**Page excerpt**.
Hocon configuration format supports variable substitution and Checkita Data Quality framework has a mechanism to feed configuration files with extra variables at runtime. For more information, see Usage of Environment Variables and Extra Variables chapter of the documentation.

appConfig: {

  applicationName: "Custom Data Quality Application Name"

  dateTimeOptions: {
    timeZone: "GMT+3"
    referenceDateFormat: "yyyy-MM-dd"
    executionDateFormat: "yyyy-MM-dd-HH-mm-ss"
  }

  enablers: {
    allowSqlQueries: false
    allowNotifications: true
    aggregatedKafkaOutput: true
  }

  defaultSparkOptions: [
    "spark.sql.orc.enabled=true"
    "spark.sql.parquet.compression.codec=snappy"
    "spark.sql.autoBroadcastJoinThreshold=-1"
  ]

  storage: {
    dbType: "postgres"
    url: "localhost:5432/public"
    username: "postgres"
    password: "postgres"
    schema: "dqdb"
    saveErrorsToStorage: true
  }

  email: {
    host: "smtp.some-company.domain"
    port: "25"
    username: "emailUser"
    password: "emailPassword"
    address: "some.service@some-company.domain"
    name: "Data Quality Service"
    sslOnConnect: true
  }

  mattermost: {
    host: "https://some-team.mattermost.com"
    token: ${dqMattermostToken}
  }

  encryption: {
    secret: "secretmustbeatleastthirtytwocharacters"
    keyFields: ["password", "username", "url"]
    encryptErrorData: true
  }
}

**What to do**.
(a) Summarize the Checkita configuration excerpt above in two sentences.
(b) Answer these questions from the Checkita configuration excerpt above, one answer per line:
(i) What database type does the storage section use?
(ii) Which time zone do the date and time options set?
(iii) Which fields are listed as key fields under encryption?

**Given records**.
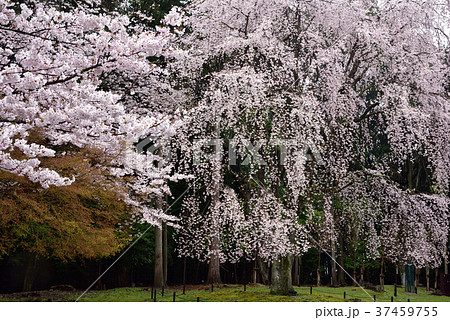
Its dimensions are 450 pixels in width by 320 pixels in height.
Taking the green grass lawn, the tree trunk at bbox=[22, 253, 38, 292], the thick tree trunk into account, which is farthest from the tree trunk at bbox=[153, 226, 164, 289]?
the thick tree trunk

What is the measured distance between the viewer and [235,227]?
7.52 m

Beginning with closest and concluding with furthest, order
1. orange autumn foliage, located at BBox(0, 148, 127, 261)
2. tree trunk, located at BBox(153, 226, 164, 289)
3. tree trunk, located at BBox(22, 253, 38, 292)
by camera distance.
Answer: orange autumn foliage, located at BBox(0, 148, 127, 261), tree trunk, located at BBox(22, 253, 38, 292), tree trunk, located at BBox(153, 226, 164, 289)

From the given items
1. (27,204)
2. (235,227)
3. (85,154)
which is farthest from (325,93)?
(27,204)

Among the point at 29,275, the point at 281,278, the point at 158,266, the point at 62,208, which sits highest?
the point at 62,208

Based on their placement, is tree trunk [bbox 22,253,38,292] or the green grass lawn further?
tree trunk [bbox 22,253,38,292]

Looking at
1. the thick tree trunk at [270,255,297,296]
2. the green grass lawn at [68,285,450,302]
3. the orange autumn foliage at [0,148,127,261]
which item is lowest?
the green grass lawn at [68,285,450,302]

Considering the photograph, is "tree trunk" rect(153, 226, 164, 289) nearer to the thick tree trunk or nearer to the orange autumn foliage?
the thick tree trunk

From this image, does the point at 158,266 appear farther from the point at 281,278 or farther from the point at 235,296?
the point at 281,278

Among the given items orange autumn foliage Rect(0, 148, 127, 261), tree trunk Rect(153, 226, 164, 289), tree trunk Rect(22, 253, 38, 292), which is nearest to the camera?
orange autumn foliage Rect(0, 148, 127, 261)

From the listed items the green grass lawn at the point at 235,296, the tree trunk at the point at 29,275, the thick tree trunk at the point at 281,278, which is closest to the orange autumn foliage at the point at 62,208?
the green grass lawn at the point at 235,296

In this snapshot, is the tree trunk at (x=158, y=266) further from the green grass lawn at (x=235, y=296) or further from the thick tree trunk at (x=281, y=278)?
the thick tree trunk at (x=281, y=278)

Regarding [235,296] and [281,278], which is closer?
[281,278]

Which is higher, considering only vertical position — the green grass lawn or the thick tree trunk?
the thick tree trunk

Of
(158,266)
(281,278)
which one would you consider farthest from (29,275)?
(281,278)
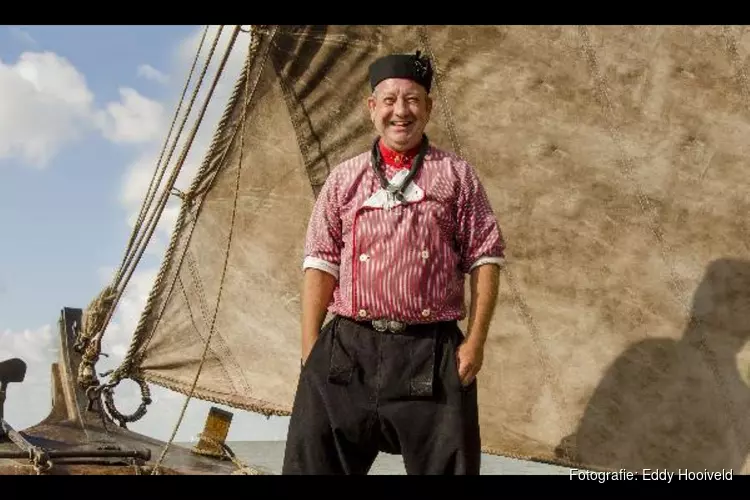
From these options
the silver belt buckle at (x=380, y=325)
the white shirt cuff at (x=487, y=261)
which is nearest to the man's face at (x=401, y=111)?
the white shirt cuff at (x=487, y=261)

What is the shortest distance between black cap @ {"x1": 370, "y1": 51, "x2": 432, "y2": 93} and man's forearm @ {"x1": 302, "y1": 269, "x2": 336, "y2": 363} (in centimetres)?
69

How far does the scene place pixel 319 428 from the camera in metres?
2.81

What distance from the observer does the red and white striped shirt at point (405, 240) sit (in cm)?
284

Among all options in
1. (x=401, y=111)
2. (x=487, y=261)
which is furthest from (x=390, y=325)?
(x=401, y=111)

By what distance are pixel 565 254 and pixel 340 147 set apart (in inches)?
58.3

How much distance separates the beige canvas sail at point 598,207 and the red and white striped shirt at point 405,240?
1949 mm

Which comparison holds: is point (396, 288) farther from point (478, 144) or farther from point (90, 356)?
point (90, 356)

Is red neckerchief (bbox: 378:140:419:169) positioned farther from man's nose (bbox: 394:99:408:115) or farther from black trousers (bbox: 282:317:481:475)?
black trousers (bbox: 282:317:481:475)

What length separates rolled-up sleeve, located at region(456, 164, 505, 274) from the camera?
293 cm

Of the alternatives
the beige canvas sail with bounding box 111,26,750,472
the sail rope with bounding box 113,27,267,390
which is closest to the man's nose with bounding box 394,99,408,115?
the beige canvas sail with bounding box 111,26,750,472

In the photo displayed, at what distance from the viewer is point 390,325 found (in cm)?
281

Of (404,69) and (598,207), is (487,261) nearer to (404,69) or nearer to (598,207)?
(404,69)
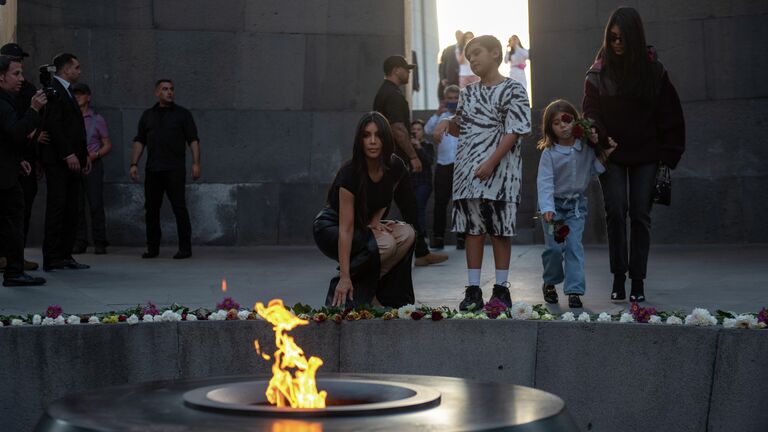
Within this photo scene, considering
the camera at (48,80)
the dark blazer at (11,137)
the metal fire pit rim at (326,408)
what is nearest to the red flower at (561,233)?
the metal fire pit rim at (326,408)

**Expected outputs**.
(a) The Hocon configuration format supports variable substitution, and the Checkita Data Quality framework can feed configuration files extra variables at runtime. The example application configuration sets an application name, date and time options, enablers, default Spark options, and settings for storage, email, Mattermost and encryption.

(b)
(i) postgres
(ii) GMT+3
(iii) password, username and url